Forever Frida: Wings to Fly
Feminism is everything. It is a movement, an idea, and an experience. It’s a feeling + quality embodied by forward-thinking individuals even before it was labeled, “fashionable.” Feminism is infinite, and Frida Kahlo is feminism personified. As the celebration of Women’s History Month and the iconic inspirations behind our BRWNGRLMGC collection continues, this week, we are excited to introduce to some and reacquaint with others the brilliant painter + poet that is Frida Kahlo.
Beauty Born of Pain
On July 6, 1907, Guillermo Kahlo and Matilde Calderón y González welcomed the birth of their third daughter, Magdalena Carmen Frieda Kahlo y Calderón, in Mexico City, Mexico. As a child, Frida was diagnosed with polio; she recovered from the illness but suffered damage to her right leg and foot that left her with a slight limp when she walked. Kahlo’s father, a German photographer, encouraged her to swim, wrestle + play soccer to assist in her recovery. In doing so, he also inspired her to push past the boundaries of society, since these activities were virtually off limits to girls at that time.
Not one to give up, Frida triumphed tragedy again in 1925, when she survived a bus collision that fractured her spine and pelvis and required her to undergo at least 30 medical operations in her lifetime. Just three years before her accident, at the age of 15, she entered the National Preparatory School in Mexico City. She was one of just a handful of women who attended, and she showed promising interests in medicine and politics. Following her accident, she spent weeks recovering at the Red Cross Hospital in Mexico City before returning home to recuperate further.
During her downtime, Frida taught herself to paint. With the help of her father, the photographer, she developed strong attention to detail. Her first serious painting, Self-Portrait Wearing a Velvet Dress, was complete in 1926 – just one year later. She maintained an interest in politics, celebrating heroes of the Mexican Revolution in her 1927 painting, Pancho Villa and Adelita. Through adversity, an iconic artist was unearthed.
True To Herself
In 1929, Kahlo married fellow artist, Diego Rivera; the two had met seven years earlier when Rivera was commissioned to create a mural at the National Preparatory School’s Lecture Hall. Rivera encouraged Kahlo’s artwork, and she often traveled with him to the locations in which he was contracted to complete murals. During the early years of their marriage, they traveled to New York City and lived in San Francisco, California. They later moved to Detroit for Rivera’s engagement with the Detroit Institute of Arts.

(Stored items)
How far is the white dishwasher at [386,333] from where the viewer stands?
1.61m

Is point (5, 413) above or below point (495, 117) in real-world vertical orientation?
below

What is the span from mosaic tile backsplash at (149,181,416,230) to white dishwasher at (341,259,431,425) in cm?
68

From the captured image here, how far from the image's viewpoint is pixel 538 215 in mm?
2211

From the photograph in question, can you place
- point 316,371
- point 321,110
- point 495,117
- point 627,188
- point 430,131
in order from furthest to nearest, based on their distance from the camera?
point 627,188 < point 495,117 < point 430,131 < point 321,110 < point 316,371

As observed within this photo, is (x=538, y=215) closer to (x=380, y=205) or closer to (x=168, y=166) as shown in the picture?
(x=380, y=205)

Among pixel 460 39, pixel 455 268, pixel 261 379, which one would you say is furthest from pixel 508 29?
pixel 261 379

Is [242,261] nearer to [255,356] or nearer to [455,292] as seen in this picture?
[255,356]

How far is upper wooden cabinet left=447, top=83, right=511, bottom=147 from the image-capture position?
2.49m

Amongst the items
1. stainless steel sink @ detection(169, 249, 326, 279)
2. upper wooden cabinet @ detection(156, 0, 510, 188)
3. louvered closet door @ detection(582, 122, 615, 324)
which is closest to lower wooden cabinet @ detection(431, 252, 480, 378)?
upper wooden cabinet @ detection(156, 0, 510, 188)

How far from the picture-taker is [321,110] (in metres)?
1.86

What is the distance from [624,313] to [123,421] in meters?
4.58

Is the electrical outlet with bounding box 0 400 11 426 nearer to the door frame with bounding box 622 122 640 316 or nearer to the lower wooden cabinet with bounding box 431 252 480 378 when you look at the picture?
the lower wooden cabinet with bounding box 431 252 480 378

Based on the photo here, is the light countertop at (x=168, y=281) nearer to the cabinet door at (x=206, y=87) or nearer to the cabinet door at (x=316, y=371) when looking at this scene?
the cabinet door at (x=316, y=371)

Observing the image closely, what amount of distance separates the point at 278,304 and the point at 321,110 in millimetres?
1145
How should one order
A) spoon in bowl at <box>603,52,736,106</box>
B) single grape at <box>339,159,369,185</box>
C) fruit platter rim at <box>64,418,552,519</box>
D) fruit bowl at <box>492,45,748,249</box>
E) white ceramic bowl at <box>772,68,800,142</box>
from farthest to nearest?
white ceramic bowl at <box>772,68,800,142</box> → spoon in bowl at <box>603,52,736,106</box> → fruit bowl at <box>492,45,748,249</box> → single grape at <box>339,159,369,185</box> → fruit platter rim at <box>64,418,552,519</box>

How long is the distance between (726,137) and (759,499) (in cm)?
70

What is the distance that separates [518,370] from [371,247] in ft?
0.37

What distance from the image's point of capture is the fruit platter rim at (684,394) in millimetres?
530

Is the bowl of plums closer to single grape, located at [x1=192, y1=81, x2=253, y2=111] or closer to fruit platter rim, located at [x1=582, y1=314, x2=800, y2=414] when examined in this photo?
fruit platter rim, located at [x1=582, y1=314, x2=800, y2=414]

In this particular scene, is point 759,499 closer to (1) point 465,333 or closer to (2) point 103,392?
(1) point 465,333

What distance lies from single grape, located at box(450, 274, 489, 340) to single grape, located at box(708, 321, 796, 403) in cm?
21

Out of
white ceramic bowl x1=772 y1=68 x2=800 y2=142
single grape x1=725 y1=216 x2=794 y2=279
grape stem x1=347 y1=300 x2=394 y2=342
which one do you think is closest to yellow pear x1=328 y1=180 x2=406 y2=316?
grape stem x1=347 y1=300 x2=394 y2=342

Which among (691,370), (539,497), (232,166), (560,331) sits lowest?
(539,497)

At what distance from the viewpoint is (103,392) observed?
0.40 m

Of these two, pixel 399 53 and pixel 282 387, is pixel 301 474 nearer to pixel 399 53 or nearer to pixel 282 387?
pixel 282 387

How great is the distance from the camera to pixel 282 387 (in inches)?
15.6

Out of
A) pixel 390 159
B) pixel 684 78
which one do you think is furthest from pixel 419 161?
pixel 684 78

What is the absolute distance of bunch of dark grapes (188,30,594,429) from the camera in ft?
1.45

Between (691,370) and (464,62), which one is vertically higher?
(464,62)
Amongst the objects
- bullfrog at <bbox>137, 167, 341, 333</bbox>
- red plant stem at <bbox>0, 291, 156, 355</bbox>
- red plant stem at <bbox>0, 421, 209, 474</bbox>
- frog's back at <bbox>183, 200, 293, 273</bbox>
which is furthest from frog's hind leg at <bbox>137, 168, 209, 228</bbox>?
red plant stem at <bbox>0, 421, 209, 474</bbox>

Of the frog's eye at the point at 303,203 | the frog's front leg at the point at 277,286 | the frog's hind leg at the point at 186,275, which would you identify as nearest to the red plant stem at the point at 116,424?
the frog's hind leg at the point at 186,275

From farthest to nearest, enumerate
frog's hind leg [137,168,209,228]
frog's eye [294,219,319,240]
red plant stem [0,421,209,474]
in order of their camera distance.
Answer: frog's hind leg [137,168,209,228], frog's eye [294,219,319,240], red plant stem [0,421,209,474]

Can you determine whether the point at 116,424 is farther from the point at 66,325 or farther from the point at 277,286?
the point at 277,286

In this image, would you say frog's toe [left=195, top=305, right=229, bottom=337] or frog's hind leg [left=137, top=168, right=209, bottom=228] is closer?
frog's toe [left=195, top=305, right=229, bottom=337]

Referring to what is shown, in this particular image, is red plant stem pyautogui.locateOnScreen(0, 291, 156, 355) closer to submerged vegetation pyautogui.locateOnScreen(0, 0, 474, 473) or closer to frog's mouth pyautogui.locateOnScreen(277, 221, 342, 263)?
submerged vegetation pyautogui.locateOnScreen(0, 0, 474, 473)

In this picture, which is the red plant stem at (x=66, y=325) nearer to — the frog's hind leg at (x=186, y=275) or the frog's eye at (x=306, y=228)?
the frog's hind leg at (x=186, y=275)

» **Exercise requirements**
From the piece on Frida Kahlo, copy word for word the passage that begins with the words containing "Beauty Born of" and ends with "at that time.".

» **Task output**
Beauty Born of Pain
On July 6, 1907, Guillermo Kahlo and Matilde Calderón y González welcomed the birth of their third daughter, Magdalena Carmen Frieda Kahlo y Calderón, in Mexico City, Mexico. As a child, Frida was diagnosed with polio; she recovered from the illness but suffered damage to her right leg and foot that left her with a slight limp when she walked. Kahlo’s father, a German photographer, encouraged her to swim, wrestle + play soccer to assist in her recovery. In doing so, he also inspired her to push past the boundaries of society, since these activities were virtually off limits to girls at that time.